Big Data Analytics Using Apache Spark On IOT in Industrial way
Data science, also known as data-driven science, is an interdisciplinary field about scientific methods, processes, and systems to extract knowledge or insights from data in various forms, either structured or unstructured, similar to data mining,this talk aims to provide you the whole steps of data science with Spark from the beginning till end . Apache Spark provides developers with an API(application programming interface) which is centered on a data structure which is called the resilient distributed dataset or RDD, it is a read-only set of many data items which is distributed over a large cluster of machines, that is organized in a fault-tolerant way. It has removed the limitations in the Map Reduce cluster computing programming paradigm, which forces a particular one line flow of data structure on distributed programs. In Map Reduce program get input data from hard disk, map a function across the input data, it reduces the result of various map, and store reduction results on disk. Under the map reduce model, the primitives of data processing are known as mappers and other set is called reducers. Data processing application are decomposed into mappers and reducers is sometimes not trivial. But, if we code an application in the form of map reduce, scaling the application to run over lets say tens thousands of machines in a cloud or cluster is like a configuration change. What this talk covers:
Basic Model of Spark
- Spark Driver and Workers
- Resilient Distributed Datasets
- Why performance is faster
Spark with IOT
- Using Spark in an IoT Analytics Platform
- Analysis of IoT Device JSON Data
Ending notes and strong warnings
The viewer is expected to know about basic Python . A little idea about Big Data, Data Analytic and IOT would be helpful.

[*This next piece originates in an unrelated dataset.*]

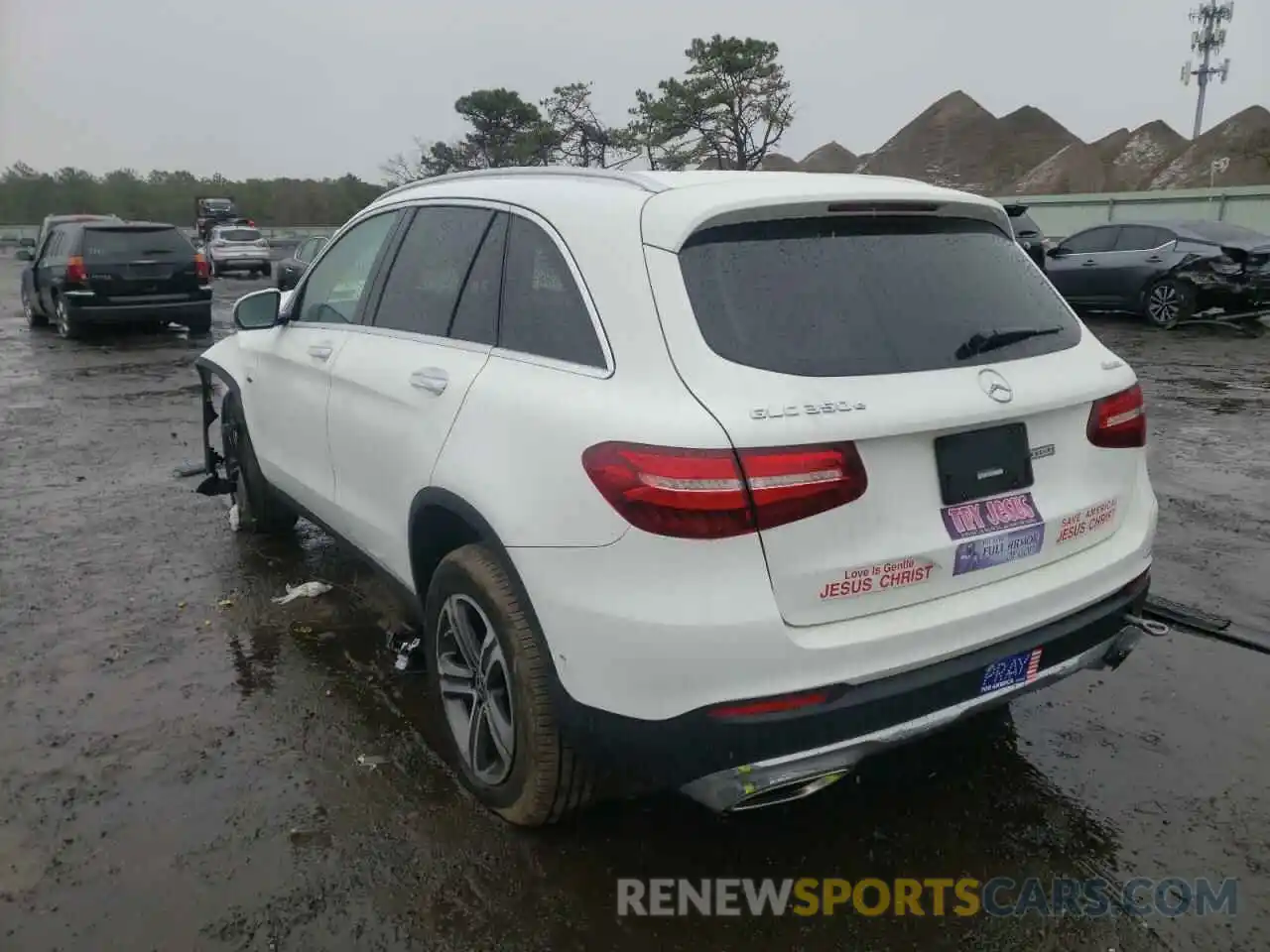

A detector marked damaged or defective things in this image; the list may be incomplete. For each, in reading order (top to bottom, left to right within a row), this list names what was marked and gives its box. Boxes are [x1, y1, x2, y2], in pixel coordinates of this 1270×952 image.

wrecked black sedan [1048, 218, 1262, 329]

PPT Slide link for these Talk is here :- https://www.slideshare.net/secret/F5wNhLeq9Xy98k
Shubham Sharma is currently working on Spark and hadoop .He is currently working as associate software engineer at certaintyinfotech . He is working on Big Data and Analytics using Python , Pandas , Anaconda , Spark etc .
He has strong roots in computer science and technology and believes that it is the only thing that can create this world a better place but is also quite interested in Mobile Application Security, Hadoop Security, and Web development as they are an integral part of our lives.